I gave my first child his fathers last name and I regret it now. We didn't stay together and I much would've rather used my last name. I'm now married and when I get phone calls from the school, they assume I have my sons last name. I have to correct them everytime.


----------



## sparkswillfly

Beltane said:


> I gave my first child his fathers last name and I regret it now. We didn't stay together and I much would've rather used my last name. I'm now married and when I get phone calls from the school, they assume I have my sons last name. I have to correct them everytime.

Thats what I worried about. However I have my dads last name and I prefer it that way. My mum briefly changed it to her new husbands name (for school purposes) but I changed it back when I was a teenager.


----------



## elm

Just found this, thought you might find it interesting (I didn't know about registering marriage with the registrar of births!?). 

_If a child is born out of marriage and the parents later marry, they must inform the Registrar of Births within three months of the date of marriage. They must request that the Registrar General re-register the birth. The Registrar General may at any time authorise the re-registration of the birth. If he authorises the re-registration, the name by which the child was registered may be altered. The Registrar General will issue a certificate to allow the Registrar of Births holding the registration of the birth to amend their records._

So it doesn't seem very hard to do it legally at all. I think the problems occur if you were married to the baby father when s/he was born as then you need the fathers permission to change the babys name (think that's what I was thinking of originally).

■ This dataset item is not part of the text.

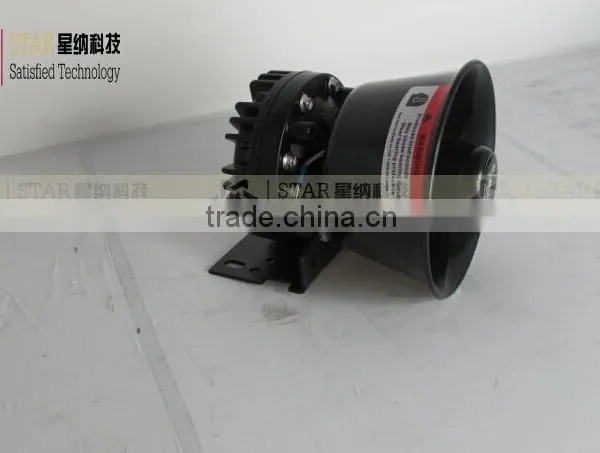 DC12V 200w Police Speaker Horn Electric Car Horn Police Siren Horn Speaker LV200 Round Speaker photo-3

https://www.desktoplawyer.co.uk/dt/browse/law/index.cfm?fuseaction=ViewContent&sid=75922&aid=34960


----------



## HatterasSarah

I guess what it comes down to is you should weight out the possibilities and figure out what is most important to you. I think regardless of whether my parents stayed together or not, I'd still like to have had my fathers last name, but thats just me. Good Luck with your decision!


----------



## gemalems

I've been with my now husband for 10 years and we only got married after i'd had my first 3. My eldest has my maiden name and the other 3 have a double barraled name. My thought has always been that i gave birth and carried them so they will all have my name in there. 
As my eldest son just has mine we could've changed it by deed poll but it makes him special as he's the last carrying the family name on.

Hope that makes sense lol


----------



## Logiebear

I have personal experience of this. If you give your child your surname and then get married as long as the father is on the birth certificate you get forms from the registras office and simply re-register the childs name in their fathers name. I have just it with my sons. They had my maiden name and now have their fathers name on the BC as I changed it. That is the correct information as of June 2008 hun xxx


----------